Exercises to complete:
A – Reproduce the part of the monthly sales report that begins at the words "Capsule summary: Powered" and stops after the words "factor of two.".
B – Answer these questions from the monthly sales report:
(i) How much was spent on AdWords?
(ii) How many visits are listed among the stats?
(iii) How much is paid for each bingo card under the freelancer agreements?
C – Pick up the monthly sales report after its last sentence and keep writing it.

Capsule summary: Powered largely by several hundred dollars in sales driven by conversion optimizer and the effect of a Halloween advertising campaign which I didn’t plan but the machine ended up executing anyhow (a story which is getting its own post tomorrow — its truly amazing), I had my best month ever, beating my previous best month ever (September 2007) by about a factor of two.

Sales: 77 (includes 1 refund, 33 CDs)

Gross Sales: $2,036

Expenses:

GoDaddy: $7

e-junkie: $5

CrazyEgg: $9

AdCenter: $15

AdWords: $407 (oof, that number would give me heartburn most months!)

SwiftCD: $175

Freelancers (Daily Bingo Cards writers — I pay sort of generously): $315

Slicehost (what Daily Bingo Cards runs on): $20

Daily Bingo Cards domain (2 years) : $20

Total Expenses: $974 (heartburn!)

Total Profit: $1,062 (first month over $1,000, woohoo)

Selected Assorted Stats:

Visits: 20.5k

Trial Downloads: ~3.5k

Happiest Moment: I got mentioned as saving the day on a fourth-grade teacher’s Xanga

As you can see by the above, my major ongoing expense is AdWords, as usual.  The majority of the charges associated with Daily Bingo Cards are not going to be recurring, although I do have agreements with two of my freelancers to provide me 30 bingo cards a month at $2.50 each, so that is an ongoing commitment of $150.  That is slightly more than I had been paying when I started but I was pleasantly suprised at the quality I was getting and am willing to pay for it.  Plus, look at it this way — I only have to pay to get the cellular biology activity written once, but it will be up for years happily collecting downloads.  At my typical 2.5% conversion rate, I break even on a bingo card which delivers about four trial downloads.  Several have already done so.  Other than the cards, my only ongoing cost for DBC is the Slicehost hosting, a steal at $20, so the first sale a month goes to hosting/domain renewal fees and it is all gravy after that.

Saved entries
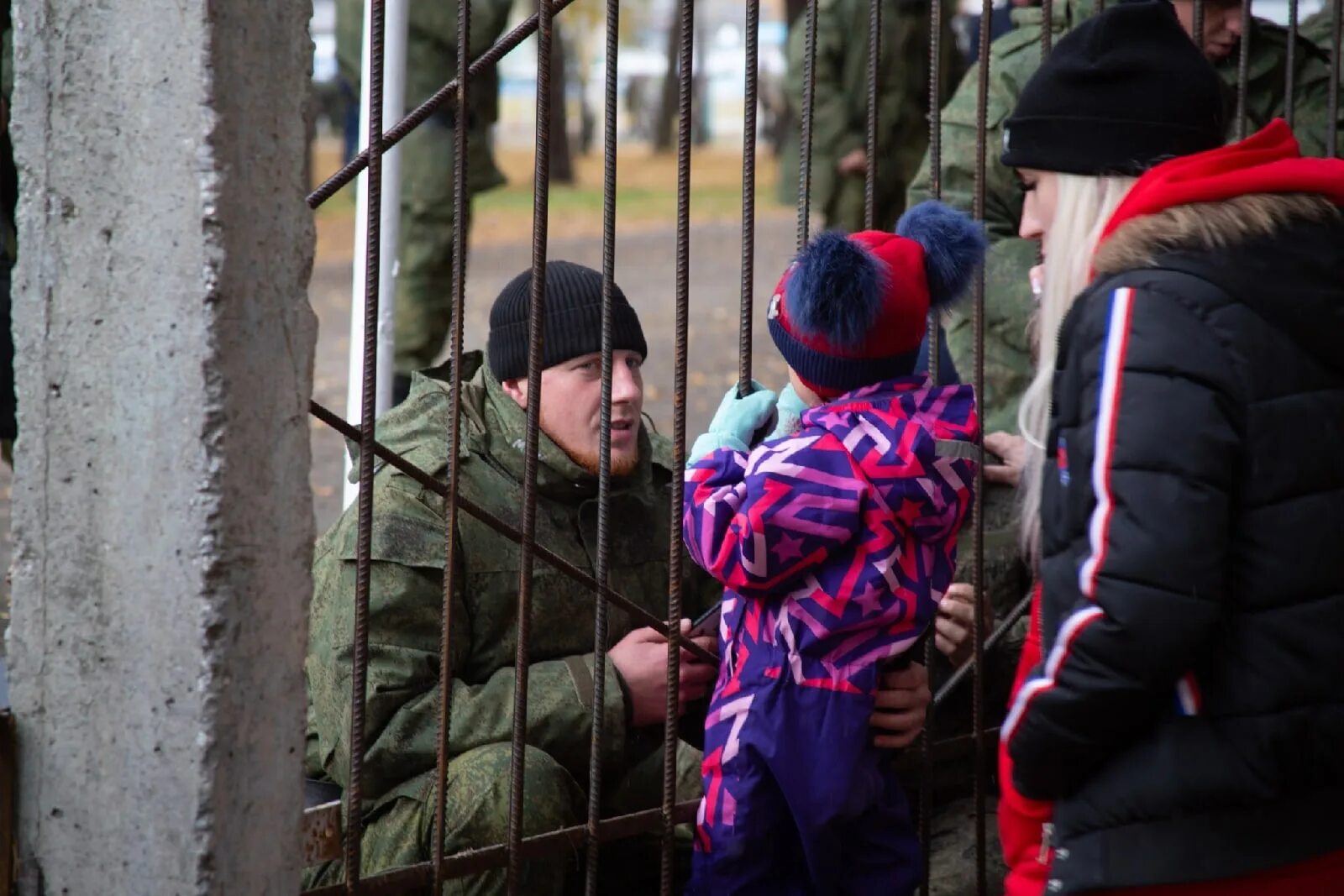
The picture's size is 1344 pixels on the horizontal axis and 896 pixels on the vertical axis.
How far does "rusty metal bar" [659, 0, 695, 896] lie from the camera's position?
2516 millimetres

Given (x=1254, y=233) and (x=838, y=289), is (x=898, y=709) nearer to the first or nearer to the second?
(x=838, y=289)

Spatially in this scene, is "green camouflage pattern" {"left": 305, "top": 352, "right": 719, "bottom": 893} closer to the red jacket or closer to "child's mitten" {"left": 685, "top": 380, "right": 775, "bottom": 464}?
"child's mitten" {"left": 685, "top": 380, "right": 775, "bottom": 464}

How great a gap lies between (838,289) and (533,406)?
47 centimetres

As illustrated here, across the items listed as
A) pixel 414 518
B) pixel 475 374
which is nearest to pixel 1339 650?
pixel 414 518

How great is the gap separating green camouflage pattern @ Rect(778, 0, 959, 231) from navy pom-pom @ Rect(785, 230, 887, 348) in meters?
4.98

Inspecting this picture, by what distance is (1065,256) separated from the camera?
225cm

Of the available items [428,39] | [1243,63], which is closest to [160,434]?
[1243,63]

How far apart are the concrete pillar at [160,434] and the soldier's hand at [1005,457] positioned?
1815mm

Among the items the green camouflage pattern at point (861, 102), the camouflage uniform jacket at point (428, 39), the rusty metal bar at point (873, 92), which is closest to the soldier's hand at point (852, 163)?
the green camouflage pattern at point (861, 102)

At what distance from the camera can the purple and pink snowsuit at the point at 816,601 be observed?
8.38 feet

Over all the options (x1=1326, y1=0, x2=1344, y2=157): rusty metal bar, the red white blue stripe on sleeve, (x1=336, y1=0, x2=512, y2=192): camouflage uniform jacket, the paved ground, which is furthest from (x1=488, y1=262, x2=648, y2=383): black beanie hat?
(x1=336, y1=0, x2=512, y2=192): camouflage uniform jacket

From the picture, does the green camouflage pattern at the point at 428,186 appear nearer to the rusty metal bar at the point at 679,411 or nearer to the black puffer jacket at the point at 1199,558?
the rusty metal bar at the point at 679,411

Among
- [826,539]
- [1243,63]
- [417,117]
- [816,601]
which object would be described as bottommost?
[816,601]

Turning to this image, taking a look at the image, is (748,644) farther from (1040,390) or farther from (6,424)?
(6,424)
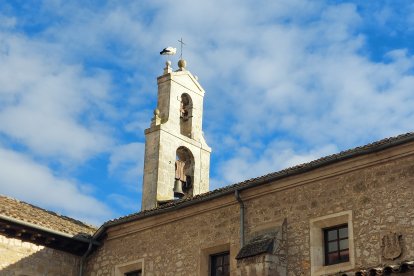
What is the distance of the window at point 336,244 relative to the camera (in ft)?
44.9

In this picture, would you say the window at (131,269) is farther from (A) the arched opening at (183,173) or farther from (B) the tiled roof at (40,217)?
(A) the arched opening at (183,173)

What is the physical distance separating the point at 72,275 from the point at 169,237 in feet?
9.65

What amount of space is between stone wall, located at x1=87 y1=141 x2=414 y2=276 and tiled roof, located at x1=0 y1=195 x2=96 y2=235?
984 millimetres

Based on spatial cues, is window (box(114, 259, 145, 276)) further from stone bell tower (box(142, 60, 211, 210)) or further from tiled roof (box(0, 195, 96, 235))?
stone bell tower (box(142, 60, 211, 210))

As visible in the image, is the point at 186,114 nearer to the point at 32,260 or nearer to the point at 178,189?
the point at 178,189

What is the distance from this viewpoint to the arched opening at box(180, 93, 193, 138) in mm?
22938

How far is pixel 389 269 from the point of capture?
12125 mm

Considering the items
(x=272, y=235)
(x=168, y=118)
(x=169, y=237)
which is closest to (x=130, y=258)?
(x=169, y=237)

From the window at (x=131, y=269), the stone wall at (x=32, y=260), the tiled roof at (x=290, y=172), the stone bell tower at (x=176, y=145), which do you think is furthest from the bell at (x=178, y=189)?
the window at (x=131, y=269)

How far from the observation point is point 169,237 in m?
16.5

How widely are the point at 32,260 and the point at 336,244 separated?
7060mm

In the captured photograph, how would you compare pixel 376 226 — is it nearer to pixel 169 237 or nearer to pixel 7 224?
pixel 169 237

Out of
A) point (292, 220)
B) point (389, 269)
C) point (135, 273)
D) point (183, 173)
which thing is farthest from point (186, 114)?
point (389, 269)

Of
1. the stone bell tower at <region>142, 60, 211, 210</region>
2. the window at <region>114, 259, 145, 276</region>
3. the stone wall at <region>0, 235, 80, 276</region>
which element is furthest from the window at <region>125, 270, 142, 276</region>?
the stone bell tower at <region>142, 60, 211, 210</region>
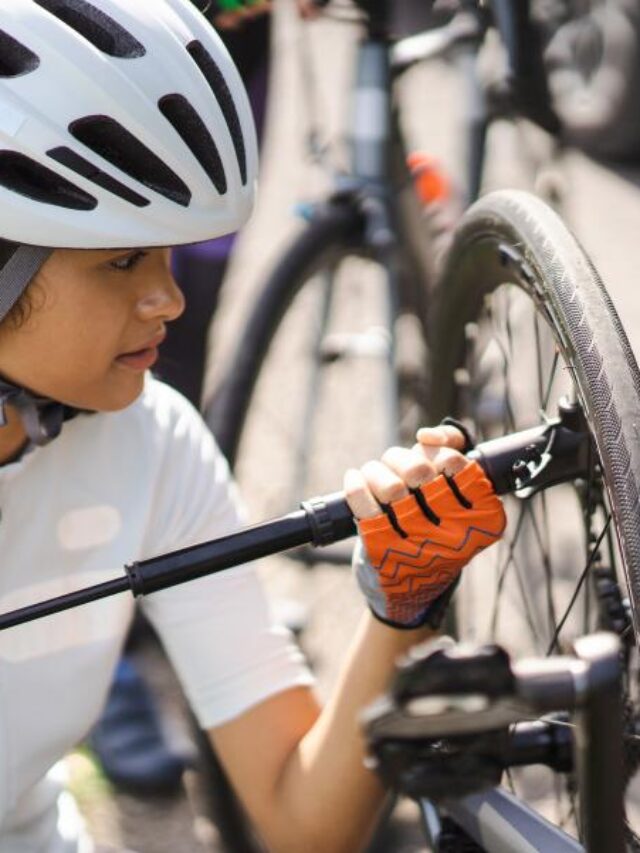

Numbered answers:
A –
Capsule summary: Powered largely by several hundred dollars in sales driven by conversion optimizer and the effect of a Halloween advertising campaign which I didn’t plan but the machine ended up executing anyhow (a story which is getting its own post tomorrow — its truly amazing), I had my best month ever, beating my previous best month ever (September 2007) by about a factor of two.

B –
(i) $407
(ii) 20.5k
(iii) $2.50

C –
I will have a more detailed update on the stats of Daily Bingo Cards later, but it is showing the nice sort of snowflake trapping power that I wanted:

Getting Snowflake Queries

It is often said by quite knowledgeable SEOs that you can’t rank for anything of importance in less than about a year and a half.  That is probably quite true if your definition of something of importance is [California mortgage] or [buy wii] or something else with obvious commercial relevance.  For my business, queries like the ones you see above (and the 80 I’m not showing you because stitching together JPEGs is not an effective use of my day) are the important ones.  Let other folks fight it out over [bingo cards] and its 8% conversion rates — my snowflakes do about triple that, you can rank for them in a week, there is no competition, and the volume will be quite nice after I start ranking for even more of them.